On 30/9/20 16:49, Gábor Hernádi wrote:
Hi,

I tried to recreate this issue, but without success.

4 Node setup, all LVM
First create a resource with --auto-place 3,
Create 9 other resources with --auto-place 4
Create the first resource on the 4th (missing) node
Check "linstor volume list"

That means, there has to be something else in your setup.
What else did you do? I see that your "first" resource "windows-wm" was more like the second resource, as it got the minor-number 1001, instead of 1000. That minor-number 1000 was later reused by "testvm1". However, was something broken with the "original" resource using minor-number 1000?

Unfortunately, yes, a whole bunch of things have been done on the first three nodes. I've been slowly messing around to try and get everything working over the last few months. There was another "testvm3" created before, which I deleted, and then started again with the further testing....


Error report 5F733CD9-00000-000004 is a NullPointerException, but this is most likely just a side-effect of the original issue.

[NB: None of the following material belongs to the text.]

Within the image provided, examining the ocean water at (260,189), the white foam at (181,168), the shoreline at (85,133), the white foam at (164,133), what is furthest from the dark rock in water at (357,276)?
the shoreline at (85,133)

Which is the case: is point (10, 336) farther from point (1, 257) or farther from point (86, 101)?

> Since it looks relevant, error reports 1, 2 and 3 are all similar for nodes castle, san5 and san6

What about error report 0? Not relevant for this issue?

Ooops, I just didn't think that there was a 0 report... I've included it here now:

ERROR REPORT 5F733CD9-00000-000000

============================================================

Application:                        LINBIT® LINSTOR
Module:                             Controller
Version:                            1.9.0
Build ID: 678acd24a8b9b73a735407cd79ca33a5e95eb2e2
Build time:                         2020-09-23T10:27:49+00:00
Error time:                         2020-09-30 00:12:19
Node:                               castle.websitemanagers.com.au
Peer:                               RestClient(192.168.5.207; 'PythonLinstor/1.4.0 (API1.0.4)')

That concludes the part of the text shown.